Now this relates to the period following sir John Moore’s death, which was on the 16th of January. That general’s fine movement upon Sahagun, and his subsequent retreat, had drawn the great bulk of the French forces towards Gallicia, and had paralyzed many corps. The war with Austria had drawn Napoleon himself and the imperial guards away from the Peninsula. Joseph was establishing his court at Madrid; Victor remained very inactive in Estremadura; Soult marched into Portugal;—in fine, this was precisely the period of the whole war in which the French army were most insert. Napoleon has fixed upon the four months of February, March, April, and May, 1809, as the period in which the King let the Peninsula slip from his feeble hands.

Let us see then what the Spaniards did during that time. And first it is false to say that they were unaided. They were aided against Victor by the vicinity of sir John Craddock’s troops; they were aided on the Gallician coast by an English squadron; they were aided on the Beira frontier, against Lapisse, by the Portuguese troops under sir Robert Wilson; they were aided on the Catalonian coast by lord Collingwood’s fleet; they were aided at Cadiz by the presence of general M‘Kenzie’s troops, sent from Lisbon; and they were aided everywhere by enormous supplies of money arms and ammunition sent from England. Finally, they were aided, and most powerfully so, by sir John Moore’s generalship, which had enabled them to rally and keep several considerable armies on foot in the southern parts of the country. What did these armies—these invincible Spaniards—do? They lost Zaragoza, Monzon, and Jaca, in the east; the fortresses of Ferrol and Coruña, and their fleet, in the north; they lost Estremadura, La Mancha, Aragon, the Asturias, and Gallicia; they lost the battles of Ucles and of Valls; the battle of Monterrey, that of Ciudid Real, and the battle of Medellin. They won nothing! they did not save themselves, it was the British army and the indolence and errors of the French that saved them.

Extract from Napoleon’s Memoirs.

‘After the embarkation of the English army, the king of Spain did nothing; he lost four months; he ought to have marched upon Cadiz, upon Valencia, upon Lisbon; political means would have done the rest.’

Extracts from lord Wellington’s Correspondence. 1809.

‘It is obvious that the longer, and the more intimately we become acquainted with the affairs of Spain, the less prospect do they hold out of anything like a glorious result. The great extent of the country, the natural difficulties which it opposes to an enemy, and the enmity of the people towards the French may spin out the war into length, and at last the French may find it impossible to establish a government in the country; but there is no prospect of a glorious termination to the contest.’
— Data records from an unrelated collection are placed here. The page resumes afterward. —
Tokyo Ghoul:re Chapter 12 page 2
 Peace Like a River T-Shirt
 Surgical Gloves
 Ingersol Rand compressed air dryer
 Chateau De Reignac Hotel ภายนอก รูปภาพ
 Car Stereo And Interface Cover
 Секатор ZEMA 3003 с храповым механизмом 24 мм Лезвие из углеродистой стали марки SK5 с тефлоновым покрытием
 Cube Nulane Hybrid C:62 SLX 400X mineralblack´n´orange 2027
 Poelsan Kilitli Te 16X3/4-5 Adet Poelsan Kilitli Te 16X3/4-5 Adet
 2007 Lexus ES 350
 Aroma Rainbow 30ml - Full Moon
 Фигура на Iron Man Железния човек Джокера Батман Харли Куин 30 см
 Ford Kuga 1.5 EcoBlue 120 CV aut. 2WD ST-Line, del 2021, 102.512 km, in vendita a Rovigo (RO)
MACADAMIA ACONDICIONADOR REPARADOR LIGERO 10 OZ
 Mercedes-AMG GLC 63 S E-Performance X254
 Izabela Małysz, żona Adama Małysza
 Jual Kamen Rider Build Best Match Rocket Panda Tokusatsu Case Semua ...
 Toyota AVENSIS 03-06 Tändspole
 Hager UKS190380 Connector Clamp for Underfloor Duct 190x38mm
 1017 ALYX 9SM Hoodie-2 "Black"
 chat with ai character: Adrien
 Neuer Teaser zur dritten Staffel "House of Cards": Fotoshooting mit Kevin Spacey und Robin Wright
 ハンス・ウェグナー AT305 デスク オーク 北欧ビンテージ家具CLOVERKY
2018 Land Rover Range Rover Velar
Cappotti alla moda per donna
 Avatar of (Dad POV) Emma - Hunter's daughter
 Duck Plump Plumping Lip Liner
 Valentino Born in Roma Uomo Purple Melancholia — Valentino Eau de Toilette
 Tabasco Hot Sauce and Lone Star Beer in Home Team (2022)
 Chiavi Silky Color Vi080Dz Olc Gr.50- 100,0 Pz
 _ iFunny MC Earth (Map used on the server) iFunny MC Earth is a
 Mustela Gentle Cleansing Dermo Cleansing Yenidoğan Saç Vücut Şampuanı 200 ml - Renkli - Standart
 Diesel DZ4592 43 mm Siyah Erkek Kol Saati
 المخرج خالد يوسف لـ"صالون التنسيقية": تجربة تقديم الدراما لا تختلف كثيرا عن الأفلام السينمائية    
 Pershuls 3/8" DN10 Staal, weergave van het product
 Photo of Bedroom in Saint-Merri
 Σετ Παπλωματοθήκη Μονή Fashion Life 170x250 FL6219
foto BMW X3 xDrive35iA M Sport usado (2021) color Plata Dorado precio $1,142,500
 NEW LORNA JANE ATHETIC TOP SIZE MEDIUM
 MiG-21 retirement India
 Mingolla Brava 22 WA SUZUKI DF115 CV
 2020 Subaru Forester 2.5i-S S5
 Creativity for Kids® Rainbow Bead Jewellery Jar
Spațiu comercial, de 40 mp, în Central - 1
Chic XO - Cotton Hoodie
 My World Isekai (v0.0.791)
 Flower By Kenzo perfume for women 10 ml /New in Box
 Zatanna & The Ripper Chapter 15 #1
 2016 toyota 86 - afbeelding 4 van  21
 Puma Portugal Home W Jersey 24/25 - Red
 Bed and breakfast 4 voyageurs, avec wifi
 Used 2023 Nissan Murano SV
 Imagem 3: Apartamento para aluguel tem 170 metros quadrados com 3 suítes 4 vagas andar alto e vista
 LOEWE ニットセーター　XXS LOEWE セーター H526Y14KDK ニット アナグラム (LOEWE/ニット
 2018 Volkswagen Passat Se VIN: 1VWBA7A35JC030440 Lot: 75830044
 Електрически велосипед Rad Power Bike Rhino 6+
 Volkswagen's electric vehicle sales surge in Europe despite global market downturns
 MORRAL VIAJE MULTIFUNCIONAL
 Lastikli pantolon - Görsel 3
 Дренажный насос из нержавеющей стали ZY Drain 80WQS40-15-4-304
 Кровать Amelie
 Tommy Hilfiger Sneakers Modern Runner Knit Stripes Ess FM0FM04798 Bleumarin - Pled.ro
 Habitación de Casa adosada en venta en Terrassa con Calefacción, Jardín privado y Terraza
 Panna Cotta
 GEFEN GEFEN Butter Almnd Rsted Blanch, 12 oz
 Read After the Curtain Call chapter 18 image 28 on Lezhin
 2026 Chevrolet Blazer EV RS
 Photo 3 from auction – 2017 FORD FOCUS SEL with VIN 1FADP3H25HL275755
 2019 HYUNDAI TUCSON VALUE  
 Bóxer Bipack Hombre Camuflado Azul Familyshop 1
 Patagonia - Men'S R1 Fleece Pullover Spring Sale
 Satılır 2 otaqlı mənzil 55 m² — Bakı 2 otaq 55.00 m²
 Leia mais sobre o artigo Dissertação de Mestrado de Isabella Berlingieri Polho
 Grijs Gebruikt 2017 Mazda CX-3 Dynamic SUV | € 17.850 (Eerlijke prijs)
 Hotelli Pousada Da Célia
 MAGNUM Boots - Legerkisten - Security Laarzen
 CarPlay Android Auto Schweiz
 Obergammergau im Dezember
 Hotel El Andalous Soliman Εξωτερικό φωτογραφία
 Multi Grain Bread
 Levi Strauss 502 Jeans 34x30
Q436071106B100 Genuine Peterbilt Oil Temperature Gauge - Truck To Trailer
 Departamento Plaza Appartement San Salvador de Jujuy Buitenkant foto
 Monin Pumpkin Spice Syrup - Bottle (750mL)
‘After the perusal of these details, and of Soult’s letters, can any one doubt that the evacuation of Gallicia was occasioned by the operations of the British troops in Portugal?’

‘The fact is, that the British army has saved Spain and Portugal during this year.’

The reviewer is not only a great critic, he is a great general also. He has discovered that there are no positions in the mountains of Portugal; nay, he will scarcely allow that there are mountains at all; and he insists that they offer no defence against an invader, but that the rivers do—that the Douro defends the eastern frontier of Beira, and that the frontier of Portugal generally is very compact and strong for defence, and well suited for a weak army to fight superior numbers;—that the weak army cannot be turned and cut off from Lisbon, and the strong army must invade in mass and by one line.